Your system’s package manager may have system-wide R packages, e.g.: ubuntu has r-cran-desolve, such that sudo apt install r-cran-desolve would install the deSolve package for all users of your machine. In HPC environments this is preferable as user accounts can have harsh quotas on file sizes and file numbers.

R packages can also be installed from within R (for individual users), but only to a location that is writable to you, typically in your $HOME diectory. Please ensure that .libPaths() returns at least one location that you have write access to (this – again – is true for everyone, has nothing to do with us).

If this command doesn’t print a path that you can write to, then you can create a new directory (in your home), and make it known to R:

dir.create(
    Sys.getenv("R_LIBS_USER"),
    recursive = TRUE,
    showWarnings = FALSE
)

.libPaths(
    Sys.getenv("R_LIBS_USER")
)

Now, you can install R packages from The Comprehensive R Archive Network cran and github:

install.packages("remotes")

UQSA is not on CRAN (yet), and can be installed like this:

remotes::install_github("icpm-kth/uqsa")

Installation of Companion packages (Optional)

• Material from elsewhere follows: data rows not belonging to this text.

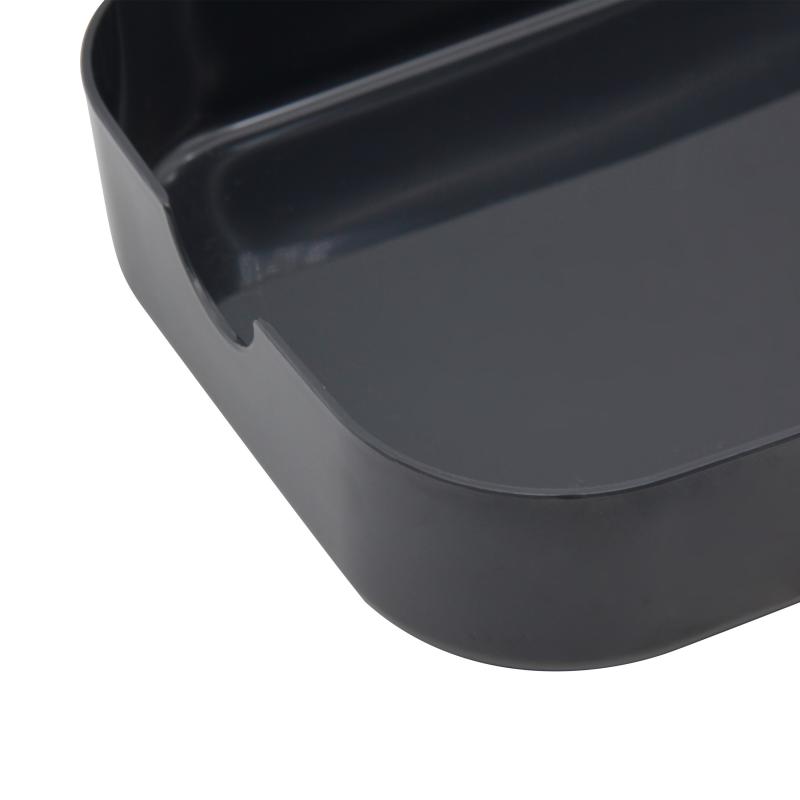 Короб для выдвижного ящика прямоугольный Sensea Remix L цвет черный 16.3x4.7x30.2 см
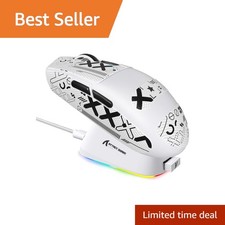 ATTACK SHARK G3 PRO mouse White Griptape picture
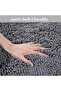 Bathroom Rug Non-Slip Washable Chenille Bath Mat, Dark Grey, 40x120 cm - 2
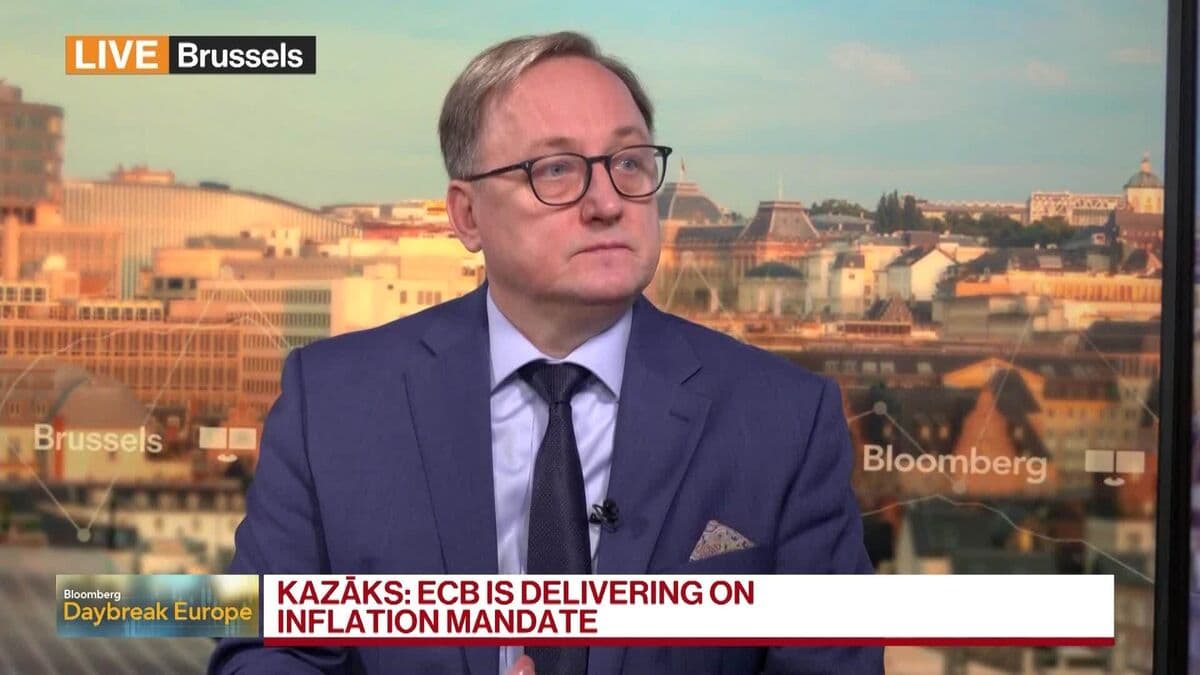 ECB Content With Inflation, Must Remain Alert, Kazaks Says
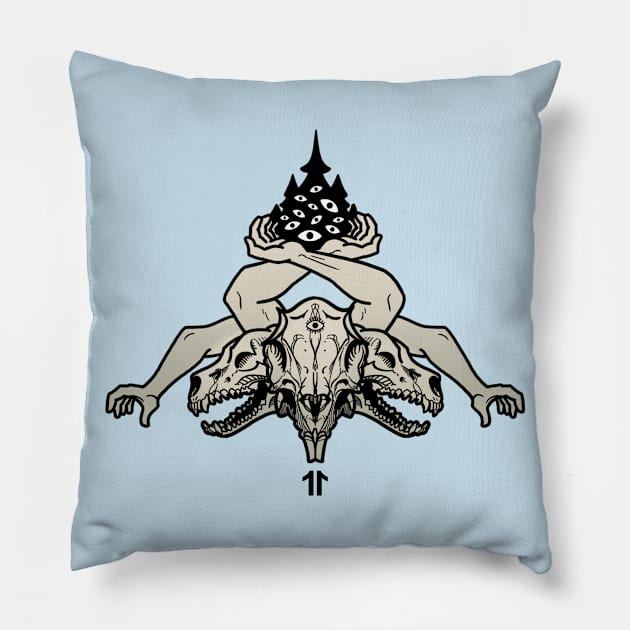 11 Forest Critters Pillow by MarkMcLaughlin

We have developed two companion packages:

  • rgsl
    • only simulates a model, no uncertainty quantification
    • solves ODEs with an interface organised around simulation experiments
    • uses solvers from the GNU Scientific Library
    • can be used in most of our examples, instead of uqsa::simulator.c
  • SBtabVFGEN
    • organises the storage and loading of models in SBtab form
    • loads SBtab content from tsv, ods, and excel files
    • creates vfgen, MOD, sbml, and format free ODE files
    • also loads biological data contained in the SBtab files into R variables (lists of simulation experiment setups)

Both are optional. Their capabilities resemble the ones in UQSA, but different.

RGSL

Like the functions in this package rgsl solves ODE initial value problems, given as lists of simulation experiments, with sudden interventions (like activation, or a sudden signal).

remotes::install_github("icpm-kth/rgsl")       # requires gsl in your OS, see above

This package has several subtly different solver interfaces, but is very similar to the solvers in the UQSA package. It can be used independently of this package and has no uncertainty quantification or sensitivity analysis functions, just the simulator.

SBtab Model Handling

This package loads a model written in the SBtab format, which is designed for models in systems biology, but much easier to read than SBML:

remotes::install_github("icpm-kth/SBtabVFGEN") # if you plan to use SBtab

This is highly optional, if you have a different method of model creation or want to write the model source files by hand (which is hard for large models).

It is an alternative for the TSV model format in this package. Use SBtabVFGEN if your model alfready is in SBtab form.